WRITTEN TASK :: Write out only the tail of the records, beginning at the line containing "From the vantage" and including the last line, exactly as written.

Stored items
::::

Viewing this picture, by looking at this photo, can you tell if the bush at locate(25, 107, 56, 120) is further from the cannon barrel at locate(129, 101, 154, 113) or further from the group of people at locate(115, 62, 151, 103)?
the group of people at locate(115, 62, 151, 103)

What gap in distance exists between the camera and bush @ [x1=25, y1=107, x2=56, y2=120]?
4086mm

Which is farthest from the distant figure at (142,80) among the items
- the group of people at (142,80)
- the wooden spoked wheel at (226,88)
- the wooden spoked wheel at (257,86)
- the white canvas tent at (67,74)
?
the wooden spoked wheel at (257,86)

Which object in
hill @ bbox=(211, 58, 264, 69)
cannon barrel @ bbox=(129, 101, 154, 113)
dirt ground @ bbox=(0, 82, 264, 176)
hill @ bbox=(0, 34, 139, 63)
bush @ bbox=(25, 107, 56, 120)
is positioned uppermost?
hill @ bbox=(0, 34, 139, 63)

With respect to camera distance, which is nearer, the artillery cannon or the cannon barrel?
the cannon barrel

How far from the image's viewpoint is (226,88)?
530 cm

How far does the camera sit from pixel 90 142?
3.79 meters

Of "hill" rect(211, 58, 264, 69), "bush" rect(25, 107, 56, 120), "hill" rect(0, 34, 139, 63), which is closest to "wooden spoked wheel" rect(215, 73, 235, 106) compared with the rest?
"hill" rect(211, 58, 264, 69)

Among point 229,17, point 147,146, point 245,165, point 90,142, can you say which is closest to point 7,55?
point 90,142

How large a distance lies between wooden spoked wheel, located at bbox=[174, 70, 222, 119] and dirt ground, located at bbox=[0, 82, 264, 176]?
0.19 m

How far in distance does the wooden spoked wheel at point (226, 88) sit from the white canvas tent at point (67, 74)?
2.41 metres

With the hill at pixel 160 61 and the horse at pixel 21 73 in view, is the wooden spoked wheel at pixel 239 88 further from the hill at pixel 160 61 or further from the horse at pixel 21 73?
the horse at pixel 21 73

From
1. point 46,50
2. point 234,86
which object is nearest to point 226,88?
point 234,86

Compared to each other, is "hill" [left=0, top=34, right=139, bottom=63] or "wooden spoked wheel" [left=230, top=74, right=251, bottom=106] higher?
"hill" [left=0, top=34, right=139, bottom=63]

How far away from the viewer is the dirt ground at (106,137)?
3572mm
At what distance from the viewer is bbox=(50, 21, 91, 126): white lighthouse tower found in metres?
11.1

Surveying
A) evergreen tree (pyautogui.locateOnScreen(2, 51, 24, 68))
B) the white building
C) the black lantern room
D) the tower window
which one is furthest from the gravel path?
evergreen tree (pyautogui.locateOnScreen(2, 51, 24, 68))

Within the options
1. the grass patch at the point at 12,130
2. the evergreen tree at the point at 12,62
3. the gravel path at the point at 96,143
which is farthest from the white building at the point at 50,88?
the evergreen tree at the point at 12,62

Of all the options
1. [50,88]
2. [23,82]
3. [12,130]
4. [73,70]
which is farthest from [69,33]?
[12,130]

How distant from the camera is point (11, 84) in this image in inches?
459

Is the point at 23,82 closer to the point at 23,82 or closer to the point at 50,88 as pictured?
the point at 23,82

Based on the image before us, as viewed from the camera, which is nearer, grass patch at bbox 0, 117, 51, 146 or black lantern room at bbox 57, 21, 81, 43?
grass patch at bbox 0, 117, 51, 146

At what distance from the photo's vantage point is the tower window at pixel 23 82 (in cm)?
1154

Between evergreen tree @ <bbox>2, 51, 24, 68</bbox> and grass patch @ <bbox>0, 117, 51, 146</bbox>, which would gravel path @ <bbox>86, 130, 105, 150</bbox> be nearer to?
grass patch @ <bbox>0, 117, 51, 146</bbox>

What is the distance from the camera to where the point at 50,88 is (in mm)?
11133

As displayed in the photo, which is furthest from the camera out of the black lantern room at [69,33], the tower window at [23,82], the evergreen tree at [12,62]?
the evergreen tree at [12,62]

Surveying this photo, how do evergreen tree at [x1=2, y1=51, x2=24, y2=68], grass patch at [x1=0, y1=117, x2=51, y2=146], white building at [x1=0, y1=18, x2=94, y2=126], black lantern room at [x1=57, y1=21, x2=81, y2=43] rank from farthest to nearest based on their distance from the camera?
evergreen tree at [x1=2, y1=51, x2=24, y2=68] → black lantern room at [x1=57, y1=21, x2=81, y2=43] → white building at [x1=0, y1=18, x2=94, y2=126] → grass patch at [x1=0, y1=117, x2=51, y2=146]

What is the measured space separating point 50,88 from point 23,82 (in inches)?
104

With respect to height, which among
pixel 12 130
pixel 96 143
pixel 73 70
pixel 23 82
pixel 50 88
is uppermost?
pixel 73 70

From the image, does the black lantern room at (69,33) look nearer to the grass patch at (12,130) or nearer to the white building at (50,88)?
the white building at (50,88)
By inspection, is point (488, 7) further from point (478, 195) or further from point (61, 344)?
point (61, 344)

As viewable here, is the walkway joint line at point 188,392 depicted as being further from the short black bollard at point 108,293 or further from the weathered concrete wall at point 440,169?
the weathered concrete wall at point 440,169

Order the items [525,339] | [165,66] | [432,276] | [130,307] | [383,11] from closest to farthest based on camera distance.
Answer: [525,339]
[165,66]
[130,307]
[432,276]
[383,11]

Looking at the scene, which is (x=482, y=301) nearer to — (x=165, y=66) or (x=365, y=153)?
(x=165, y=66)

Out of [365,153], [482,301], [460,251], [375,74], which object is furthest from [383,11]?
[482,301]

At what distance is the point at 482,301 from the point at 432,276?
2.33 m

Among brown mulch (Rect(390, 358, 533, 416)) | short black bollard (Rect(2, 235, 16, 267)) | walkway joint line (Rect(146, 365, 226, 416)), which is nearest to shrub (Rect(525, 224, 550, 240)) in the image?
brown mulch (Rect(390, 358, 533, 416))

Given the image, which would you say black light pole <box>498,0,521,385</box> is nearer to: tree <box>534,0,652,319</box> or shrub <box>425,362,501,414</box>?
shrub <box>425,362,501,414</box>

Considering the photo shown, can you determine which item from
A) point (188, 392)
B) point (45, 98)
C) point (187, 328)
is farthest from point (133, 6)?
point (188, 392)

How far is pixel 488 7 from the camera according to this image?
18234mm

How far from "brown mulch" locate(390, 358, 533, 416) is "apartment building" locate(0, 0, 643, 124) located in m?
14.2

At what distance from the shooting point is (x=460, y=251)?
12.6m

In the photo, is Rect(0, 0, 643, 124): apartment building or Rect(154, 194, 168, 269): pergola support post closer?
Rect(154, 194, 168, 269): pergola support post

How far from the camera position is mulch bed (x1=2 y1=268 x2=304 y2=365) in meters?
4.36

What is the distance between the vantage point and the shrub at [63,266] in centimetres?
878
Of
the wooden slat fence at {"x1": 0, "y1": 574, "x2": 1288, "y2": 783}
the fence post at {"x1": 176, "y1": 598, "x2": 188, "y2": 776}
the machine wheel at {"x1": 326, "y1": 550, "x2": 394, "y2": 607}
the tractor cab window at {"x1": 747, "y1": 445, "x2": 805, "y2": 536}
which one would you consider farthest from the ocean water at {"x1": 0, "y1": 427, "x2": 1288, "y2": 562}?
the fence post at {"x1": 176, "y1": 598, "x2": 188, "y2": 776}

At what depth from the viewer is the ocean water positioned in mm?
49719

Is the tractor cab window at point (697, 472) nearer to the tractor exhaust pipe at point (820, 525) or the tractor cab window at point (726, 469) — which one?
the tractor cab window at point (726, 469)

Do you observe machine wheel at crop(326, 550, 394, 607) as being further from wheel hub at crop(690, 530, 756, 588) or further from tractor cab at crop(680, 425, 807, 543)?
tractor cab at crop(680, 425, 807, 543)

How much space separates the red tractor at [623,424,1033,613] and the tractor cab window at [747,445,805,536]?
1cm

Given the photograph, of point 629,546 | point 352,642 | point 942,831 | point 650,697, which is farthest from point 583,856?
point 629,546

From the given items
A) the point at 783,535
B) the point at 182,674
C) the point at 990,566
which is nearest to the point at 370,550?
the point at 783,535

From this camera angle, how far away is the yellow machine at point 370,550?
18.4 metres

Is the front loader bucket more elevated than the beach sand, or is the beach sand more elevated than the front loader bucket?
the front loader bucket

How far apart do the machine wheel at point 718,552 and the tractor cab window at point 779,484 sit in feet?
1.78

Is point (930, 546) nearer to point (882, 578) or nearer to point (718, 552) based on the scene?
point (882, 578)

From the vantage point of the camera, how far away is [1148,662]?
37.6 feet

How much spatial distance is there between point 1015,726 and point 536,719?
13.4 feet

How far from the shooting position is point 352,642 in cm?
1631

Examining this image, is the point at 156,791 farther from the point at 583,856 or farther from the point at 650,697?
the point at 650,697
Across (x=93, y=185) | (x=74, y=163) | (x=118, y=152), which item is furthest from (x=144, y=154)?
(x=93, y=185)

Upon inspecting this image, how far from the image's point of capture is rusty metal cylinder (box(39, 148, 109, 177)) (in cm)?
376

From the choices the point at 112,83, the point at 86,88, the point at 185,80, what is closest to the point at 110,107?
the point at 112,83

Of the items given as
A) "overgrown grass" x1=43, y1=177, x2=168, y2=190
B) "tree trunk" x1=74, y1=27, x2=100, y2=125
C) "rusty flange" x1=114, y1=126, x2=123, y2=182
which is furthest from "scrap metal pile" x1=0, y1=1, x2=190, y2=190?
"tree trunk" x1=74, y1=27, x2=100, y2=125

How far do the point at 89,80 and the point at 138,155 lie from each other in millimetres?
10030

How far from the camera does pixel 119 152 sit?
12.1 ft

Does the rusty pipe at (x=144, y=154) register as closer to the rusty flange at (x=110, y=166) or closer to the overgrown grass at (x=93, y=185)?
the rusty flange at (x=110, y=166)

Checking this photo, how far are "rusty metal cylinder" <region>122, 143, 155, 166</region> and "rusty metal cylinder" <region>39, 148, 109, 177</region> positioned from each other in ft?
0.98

::::

WRITTEN SOLUTION ::
From the vantage point of the camera, how far away is [1148,662]?
37.6 feet

How much spatial distance is there between point 1015,726 and point 536,719?
13.4 feet

How far from the shooting position is point 352,642 in cm?
1631

Examining this image, is the point at 156,791 farther from the point at 583,856 or farther from the point at 650,697?
the point at 650,697
Across (x=93, y=185) | (x=74, y=163) | (x=118, y=152), which item is furthest from (x=144, y=154)?
(x=93, y=185)

Upon inspecting this image, how far from the image's point of capture is rusty metal cylinder (box(39, 148, 109, 177)) (in cm)?
376

From the choices the point at 112,83, the point at 86,88, the point at 185,80, what is closest to the point at 110,107?
the point at 112,83

Of the items given as
A) "overgrown grass" x1=43, y1=177, x2=168, y2=190
B) "tree trunk" x1=74, y1=27, x2=100, y2=125
C) "rusty flange" x1=114, y1=126, x2=123, y2=182
which is furthest from "scrap metal pile" x1=0, y1=1, x2=190, y2=190?
"tree trunk" x1=74, y1=27, x2=100, y2=125

How far do the point at 89,80 and the point at 138,155 lie from each other in millimetres?
10030

How far from the camera does pixel 119 152 sit?
12.1 ft

Does the rusty pipe at (x=144, y=154) register as closer to the rusty flange at (x=110, y=166) or closer to the overgrown grass at (x=93, y=185)?
the rusty flange at (x=110, y=166)

Checking this photo, how far are "rusty metal cylinder" <region>122, 143, 155, 166</region> and "rusty metal cylinder" <region>39, 148, 109, 177</region> positioned from each other in ft?
0.98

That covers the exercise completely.